ТЕКСТ ДЛЯ ЧТЕНИЯ =
########

Лекции по холокосту
Шрифт:
Большинство показаний свидетелей и признаний, относящихся к холокосту, было дано в связи с уголовными процессами. Отдельные, неэмоциональные свидетельские показания — большая редкость. Это было попросту неизбежно из-за характера вещей, о которых шла речь, и связанных с ними эмоций. Поэтому правдивость показаний свидетелей и признаний нужно было подвергать критическому анализу со стороны специалистов в областях истории и других наук, действующих в суде в качестве экспертов и помощников судей. Однако на процессах, о которых шла речь до сих пор, этого никогда не происходило[978].
С: Но ведь вы нам говорили, что на процессе Демьянюка всё-таки выступил эксперт (глава 4.2.2).
Р: Тот эксперт всего лишь оценил степень ненадёжности памяти
Крайне некритичное отношение судей к свидетельским показаниям поднимает вопрос о том, могут ли вообще эти свидетельские показания представлять какую-либо ценность для науки, в которой для установления истины нужны неэмоциональные, поддающиеся проверке описания событий. Попытки построить историческую науку на основании свидетельских показаний в суде и уголовных процессов, основанных на этих показаниях, пусть даже они были сделаны на процессах, строго придерживавшихся правовых норм, сомнительны сами по себе. Ещё более сомнительными являются попытки некоторых учёных привести свидетельские показания в качестве доказательства, когда даже неясно, если данные показания вообще были приняты судом [979].

########

ИНСТРУКЦИЯ К ЗАДАНИЮ = Перепечатайте из текста о свидетельских показаниях отрезок от «Лекции по холокосту» до «эксперт (глава 4.2.2).» включительно. Опирайтесь только на текст о свидетельских показаниях.

########

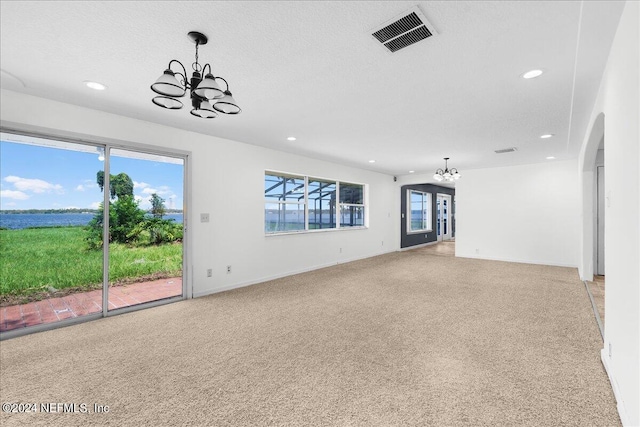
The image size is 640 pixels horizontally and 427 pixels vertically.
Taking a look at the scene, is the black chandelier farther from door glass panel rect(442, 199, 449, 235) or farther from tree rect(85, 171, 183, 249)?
door glass panel rect(442, 199, 449, 235)

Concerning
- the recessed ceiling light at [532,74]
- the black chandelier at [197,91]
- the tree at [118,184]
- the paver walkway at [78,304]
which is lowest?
the paver walkway at [78,304]

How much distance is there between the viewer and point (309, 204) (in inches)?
254

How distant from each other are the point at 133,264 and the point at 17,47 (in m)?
2.77

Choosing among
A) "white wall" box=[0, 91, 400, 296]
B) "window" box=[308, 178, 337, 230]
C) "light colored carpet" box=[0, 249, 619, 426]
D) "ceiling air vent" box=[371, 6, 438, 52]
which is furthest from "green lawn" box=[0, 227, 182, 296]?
"ceiling air vent" box=[371, 6, 438, 52]

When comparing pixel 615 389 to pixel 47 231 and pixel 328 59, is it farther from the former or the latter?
pixel 47 231

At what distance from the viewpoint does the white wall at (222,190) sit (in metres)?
3.27

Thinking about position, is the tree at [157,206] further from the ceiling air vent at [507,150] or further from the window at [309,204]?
the ceiling air vent at [507,150]

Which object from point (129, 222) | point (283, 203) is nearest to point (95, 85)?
point (129, 222)

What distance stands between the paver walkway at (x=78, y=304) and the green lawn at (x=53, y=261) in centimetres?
18

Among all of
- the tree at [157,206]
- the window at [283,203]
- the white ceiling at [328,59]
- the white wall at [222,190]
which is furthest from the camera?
the window at [283,203]

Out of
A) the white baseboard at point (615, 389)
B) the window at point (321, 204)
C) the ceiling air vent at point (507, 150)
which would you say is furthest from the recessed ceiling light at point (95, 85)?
the ceiling air vent at point (507, 150)

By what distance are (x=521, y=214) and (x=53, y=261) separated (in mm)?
8721

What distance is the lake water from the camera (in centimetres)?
306

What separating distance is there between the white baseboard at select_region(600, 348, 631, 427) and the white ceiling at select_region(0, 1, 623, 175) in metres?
2.30
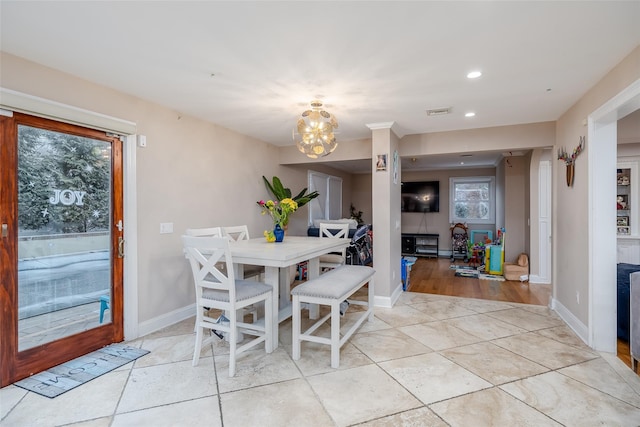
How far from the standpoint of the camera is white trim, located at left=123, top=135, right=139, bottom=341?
312 centimetres

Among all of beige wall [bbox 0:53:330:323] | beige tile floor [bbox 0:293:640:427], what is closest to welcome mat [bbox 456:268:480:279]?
beige tile floor [bbox 0:293:640:427]

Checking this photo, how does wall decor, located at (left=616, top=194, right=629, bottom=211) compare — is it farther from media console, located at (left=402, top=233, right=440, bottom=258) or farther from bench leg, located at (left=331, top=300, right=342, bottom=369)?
bench leg, located at (left=331, top=300, right=342, bottom=369)

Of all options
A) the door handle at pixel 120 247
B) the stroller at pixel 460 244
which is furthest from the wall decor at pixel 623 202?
the door handle at pixel 120 247

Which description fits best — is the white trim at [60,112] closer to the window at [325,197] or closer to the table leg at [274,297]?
the table leg at [274,297]

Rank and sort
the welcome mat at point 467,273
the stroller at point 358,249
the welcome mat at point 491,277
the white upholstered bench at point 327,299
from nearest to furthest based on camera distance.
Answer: the white upholstered bench at point 327,299 → the stroller at point 358,249 → the welcome mat at point 491,277 → the welcome mat at point 467,273

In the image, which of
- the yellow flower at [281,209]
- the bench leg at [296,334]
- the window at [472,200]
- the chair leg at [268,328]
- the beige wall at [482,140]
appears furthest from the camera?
the window at [472,200]

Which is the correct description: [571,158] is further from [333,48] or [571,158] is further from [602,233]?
[333,48]

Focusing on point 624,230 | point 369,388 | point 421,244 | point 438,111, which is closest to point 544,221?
point 624,230

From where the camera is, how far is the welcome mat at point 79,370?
7.56 feet

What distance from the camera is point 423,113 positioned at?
371cm

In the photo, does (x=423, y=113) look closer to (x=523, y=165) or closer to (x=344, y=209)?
(x=523, y=165)

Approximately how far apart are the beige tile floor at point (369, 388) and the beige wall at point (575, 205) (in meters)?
0.59

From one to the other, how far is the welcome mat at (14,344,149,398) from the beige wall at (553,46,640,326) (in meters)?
4.27

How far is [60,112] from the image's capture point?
2.56 m
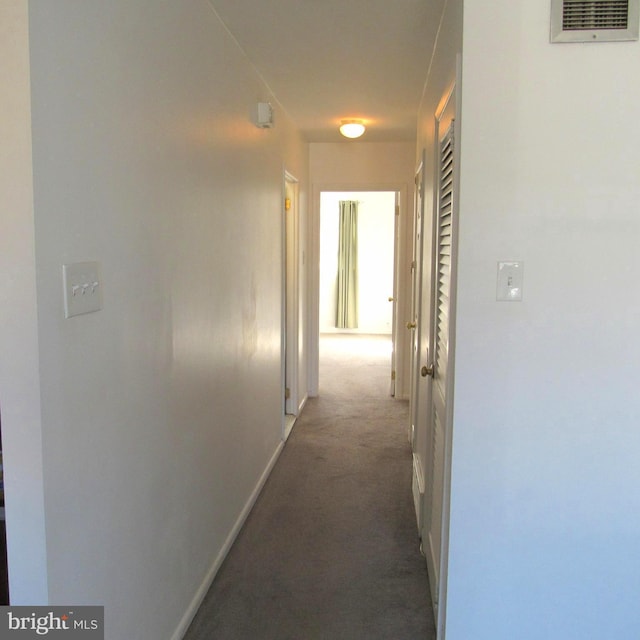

########

ОТВЕТ =
Лекции по холокосту
Шрифт:
Большинство показаний свидетелей и признаний, относящихся к холокосту, было дано в связи с уголовными процессами. Отдельные, неэмоциональные свидетельские показания — большая редкость. Это было попросту неизбежно из-за характера вещей, о которых шла речь, и связанных с ними эмоций. Поэтому правдивость показаний свидетелей и признаний нужно было подвергать критическому анализу со стороны специалистов в областях истории и других наук, действующих в суде в качестве экспертов и помощников судей. Однако на процессах, о которых шла речь до сих пор, этого никогда не происходило[978].
С: Но ведь вы нам говорили, что на процессе Демьянюка всё-таки выступил эксперт (глава 4.2.2).